A couple of years ago, I participated in a workshop on academic data science at SICS in Stockholm. At that event, we discussed various trends in data science and machine learning and at the end of it, I participated in a discussion group, led by professor Niklas Lavesson from Blekinge Institute of Technology, where we talked about model interpretability and explanation. At the time, it felt like a fringe but interesting topic. Today, this topic seems to be all over the place. Here are some of the places I’ve seen it recently.
Blog posts and presentations
Ideas on interpreting machine learning. This is a very thorough blog post from O’Reilly with a lot of good ideas. It also talks about related things such as dimensionality reduction which I would not call model explanation per se, but which are still good to know.
Fast Forward Labs have announced a new report on interpretable machine learning. (I have not read the actual report.)
Papers with software
Understanding Black-box Predictions via Influence Functions. The paper of this name (associated code here) won a best-paper award at ICML 2017 (again showing how hot this topic is!). The authors use something called an influence function to quantify, roughly speaking, how much a perturbation of a single example in the training data set affects the resulting model. In this way, they can identify the training data points most responsible for a given prediction. One might say that they have figured out a way to differentiate a predictive model with respect to data points in the training set.

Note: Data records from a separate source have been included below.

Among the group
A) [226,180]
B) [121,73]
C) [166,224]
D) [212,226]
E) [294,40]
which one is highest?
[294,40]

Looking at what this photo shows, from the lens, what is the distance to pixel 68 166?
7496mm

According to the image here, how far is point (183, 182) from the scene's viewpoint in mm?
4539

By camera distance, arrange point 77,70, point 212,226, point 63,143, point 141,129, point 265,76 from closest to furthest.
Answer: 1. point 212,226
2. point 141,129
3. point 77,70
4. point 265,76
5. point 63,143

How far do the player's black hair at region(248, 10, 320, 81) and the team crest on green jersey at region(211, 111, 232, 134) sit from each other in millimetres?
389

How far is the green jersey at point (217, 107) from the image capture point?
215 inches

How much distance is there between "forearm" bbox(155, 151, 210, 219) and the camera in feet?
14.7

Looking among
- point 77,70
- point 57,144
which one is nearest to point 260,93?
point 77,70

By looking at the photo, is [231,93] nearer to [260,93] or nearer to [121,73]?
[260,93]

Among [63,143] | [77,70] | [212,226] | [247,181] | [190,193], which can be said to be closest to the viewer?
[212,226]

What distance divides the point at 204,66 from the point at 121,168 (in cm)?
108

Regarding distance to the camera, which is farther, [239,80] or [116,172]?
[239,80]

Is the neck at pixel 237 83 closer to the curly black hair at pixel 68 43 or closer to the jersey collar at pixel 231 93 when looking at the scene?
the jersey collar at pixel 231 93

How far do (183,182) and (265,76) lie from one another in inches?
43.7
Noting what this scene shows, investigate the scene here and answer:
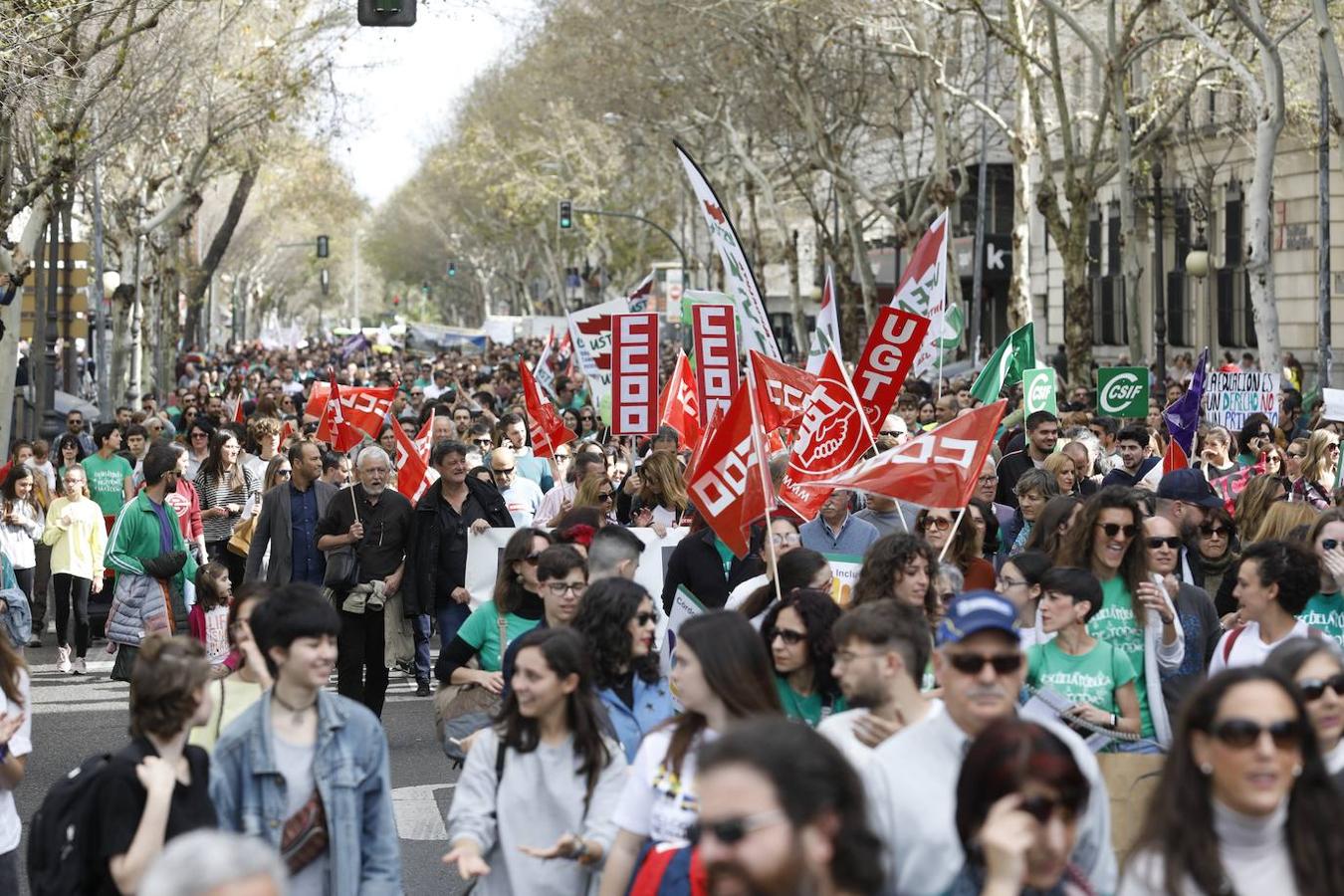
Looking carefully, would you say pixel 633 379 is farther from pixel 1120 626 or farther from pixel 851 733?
pixel 851 733

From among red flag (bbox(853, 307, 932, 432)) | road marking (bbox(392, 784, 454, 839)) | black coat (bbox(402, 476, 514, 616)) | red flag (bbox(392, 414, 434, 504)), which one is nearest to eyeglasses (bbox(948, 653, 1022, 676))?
road marking (bbox(392, 784, 454, 839))

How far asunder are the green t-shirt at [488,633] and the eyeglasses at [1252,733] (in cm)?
408

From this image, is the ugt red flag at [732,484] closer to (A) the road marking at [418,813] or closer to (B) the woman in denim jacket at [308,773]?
(A) the road marking at [418,813]

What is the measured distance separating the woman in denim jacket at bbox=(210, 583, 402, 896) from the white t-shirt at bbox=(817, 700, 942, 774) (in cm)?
112

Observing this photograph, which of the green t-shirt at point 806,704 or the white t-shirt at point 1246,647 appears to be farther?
the white t-shirt at point 1246,647

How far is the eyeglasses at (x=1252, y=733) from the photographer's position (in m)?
3.88

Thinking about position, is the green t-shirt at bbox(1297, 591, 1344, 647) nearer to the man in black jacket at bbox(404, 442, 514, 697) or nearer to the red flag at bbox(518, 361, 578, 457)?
the man in black jacket at bbox(404, 442, 514, 697)

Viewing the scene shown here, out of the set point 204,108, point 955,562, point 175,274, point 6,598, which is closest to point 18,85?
Answer: point 6,598

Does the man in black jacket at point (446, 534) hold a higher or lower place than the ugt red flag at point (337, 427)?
lower

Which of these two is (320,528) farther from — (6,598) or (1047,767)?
(1047,767)

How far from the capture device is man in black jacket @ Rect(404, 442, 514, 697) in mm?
11258

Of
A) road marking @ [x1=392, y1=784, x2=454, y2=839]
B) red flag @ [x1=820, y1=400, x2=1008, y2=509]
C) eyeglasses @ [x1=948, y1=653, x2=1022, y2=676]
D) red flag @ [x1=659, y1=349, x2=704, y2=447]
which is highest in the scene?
red flag @ [x1=659, y1=349, x2=704, y2=447]

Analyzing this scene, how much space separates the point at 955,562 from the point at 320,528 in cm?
361

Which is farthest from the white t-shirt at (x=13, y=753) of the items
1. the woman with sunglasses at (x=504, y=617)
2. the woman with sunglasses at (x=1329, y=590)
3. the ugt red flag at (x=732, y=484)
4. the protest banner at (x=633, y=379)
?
the protest banner at (x=633, y=379)
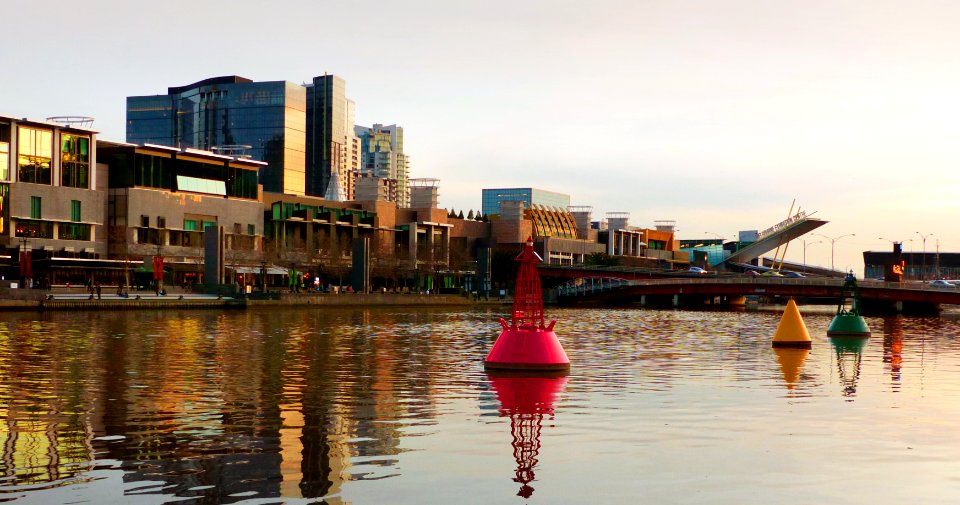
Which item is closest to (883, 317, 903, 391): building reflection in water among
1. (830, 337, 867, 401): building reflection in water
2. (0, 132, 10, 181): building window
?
(830, 337, 867, 401): building reflection in water

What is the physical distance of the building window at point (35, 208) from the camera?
11069 cm

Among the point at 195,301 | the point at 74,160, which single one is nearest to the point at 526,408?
the point at 195,301

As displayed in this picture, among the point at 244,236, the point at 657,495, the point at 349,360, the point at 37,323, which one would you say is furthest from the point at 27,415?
the point at 244,236

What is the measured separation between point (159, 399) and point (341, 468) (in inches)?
327

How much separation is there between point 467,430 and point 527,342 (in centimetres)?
963

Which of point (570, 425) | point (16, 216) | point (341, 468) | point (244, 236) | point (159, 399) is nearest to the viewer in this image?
point (341, 468)

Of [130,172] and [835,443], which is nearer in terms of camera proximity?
[835,443]

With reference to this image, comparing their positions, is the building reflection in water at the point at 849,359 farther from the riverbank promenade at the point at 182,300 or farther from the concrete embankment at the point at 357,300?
the concrete embankment at the point at 357,300

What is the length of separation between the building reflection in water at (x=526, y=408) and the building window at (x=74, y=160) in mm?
98718

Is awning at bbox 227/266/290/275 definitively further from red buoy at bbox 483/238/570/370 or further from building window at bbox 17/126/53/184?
red buoy at bbox 483/238/570/370

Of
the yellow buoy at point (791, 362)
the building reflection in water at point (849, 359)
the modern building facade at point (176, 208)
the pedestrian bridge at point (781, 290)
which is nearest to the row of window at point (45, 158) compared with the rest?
the modern building facade at point (176, 208)

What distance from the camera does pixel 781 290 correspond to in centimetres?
11538

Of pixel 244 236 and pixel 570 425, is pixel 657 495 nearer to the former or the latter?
pixel 570 425

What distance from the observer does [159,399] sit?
2017 cm
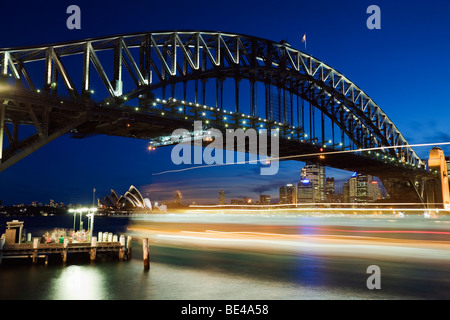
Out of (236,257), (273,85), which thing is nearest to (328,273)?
(236,257)

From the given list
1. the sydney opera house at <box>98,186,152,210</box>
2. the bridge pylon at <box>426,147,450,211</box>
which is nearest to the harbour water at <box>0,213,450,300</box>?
the bridge pylon at <box>426,147,450,211</box>

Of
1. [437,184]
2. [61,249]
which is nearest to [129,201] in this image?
[437,184]

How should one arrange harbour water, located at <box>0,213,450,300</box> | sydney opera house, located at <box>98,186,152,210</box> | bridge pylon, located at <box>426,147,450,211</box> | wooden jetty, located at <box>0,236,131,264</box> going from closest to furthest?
harbour water, located at <box>0,213,450,300</box>
wooden jetty, located at <box>0,236,131,264</box>
bridge pylon, located at <box>426,147,450,211</box>
sydney opera house, located at <box>98,186,152,210</box>

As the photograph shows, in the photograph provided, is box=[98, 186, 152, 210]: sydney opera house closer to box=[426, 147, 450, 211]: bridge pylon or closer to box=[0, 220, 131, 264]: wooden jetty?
box=[426, 147, 450, 211]: bridge pylon

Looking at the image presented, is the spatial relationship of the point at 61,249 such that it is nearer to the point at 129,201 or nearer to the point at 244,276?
the point at 244,276

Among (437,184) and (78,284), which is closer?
(78,284)

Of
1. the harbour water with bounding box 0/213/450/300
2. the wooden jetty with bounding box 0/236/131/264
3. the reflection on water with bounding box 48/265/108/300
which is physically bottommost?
the reflection on water with bounding box 48/265/108/300

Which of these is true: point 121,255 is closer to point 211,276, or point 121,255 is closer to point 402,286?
point 211,276

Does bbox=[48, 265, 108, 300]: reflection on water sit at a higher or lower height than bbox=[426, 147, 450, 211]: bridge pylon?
lower

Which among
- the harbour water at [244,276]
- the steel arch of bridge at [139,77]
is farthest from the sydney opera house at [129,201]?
the harbour water at [244,276]
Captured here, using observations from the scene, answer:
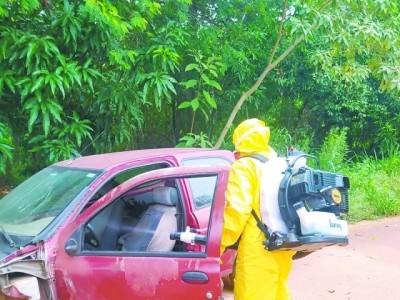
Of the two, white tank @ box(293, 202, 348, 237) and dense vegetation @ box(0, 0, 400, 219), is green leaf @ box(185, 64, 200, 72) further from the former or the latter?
white tank @ box(293, 202, 348, 237)

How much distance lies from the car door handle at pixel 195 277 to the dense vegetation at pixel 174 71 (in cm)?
321

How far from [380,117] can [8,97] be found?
942 centimetres

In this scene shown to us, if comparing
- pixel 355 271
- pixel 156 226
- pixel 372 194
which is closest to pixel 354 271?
pixel 355 271

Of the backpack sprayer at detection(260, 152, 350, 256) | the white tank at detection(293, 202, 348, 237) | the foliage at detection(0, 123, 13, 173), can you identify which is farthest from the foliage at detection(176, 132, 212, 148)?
the white tank at detection(293, 202, 348, 237)

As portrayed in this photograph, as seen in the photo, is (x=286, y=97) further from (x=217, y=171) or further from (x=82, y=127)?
(x=217, y=171)

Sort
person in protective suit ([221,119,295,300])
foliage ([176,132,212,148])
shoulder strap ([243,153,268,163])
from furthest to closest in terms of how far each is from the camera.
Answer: foliage ([176,132,212,148]), shoulder strap ([243,153,268,163]), person in protective suit ([221,119,295,300])

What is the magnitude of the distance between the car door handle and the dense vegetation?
321 centimetres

LIME, Local Interpretable Model-agnostic Explanations. (arXiv link, code on Github) This has been around for more than a year and can thus be called “established” in the rapidly changing world of machine learning. I have tried it myself for a consulting gig and found it useful for understanding why a certain prediction was made. The main implementation is in Python but there is also a good R port (which is what I used when I tried it.) LIME essentially builds a simplified local model around the data point you are interested in. It does this by perturbing real training data points, obtaining the predicted label for those perturbed points, and fitting a sparse linear model to those points and labels. (As far as I have understood, that is!)
I’m sure I have missed a lot of interesting work.
If anyone is interested, I might write another blog post illustrating how LIME can be used to understand why a certain prediction was made on a public dataset. I might even try to explain the influence function paper if I get the time to try it and digest the math.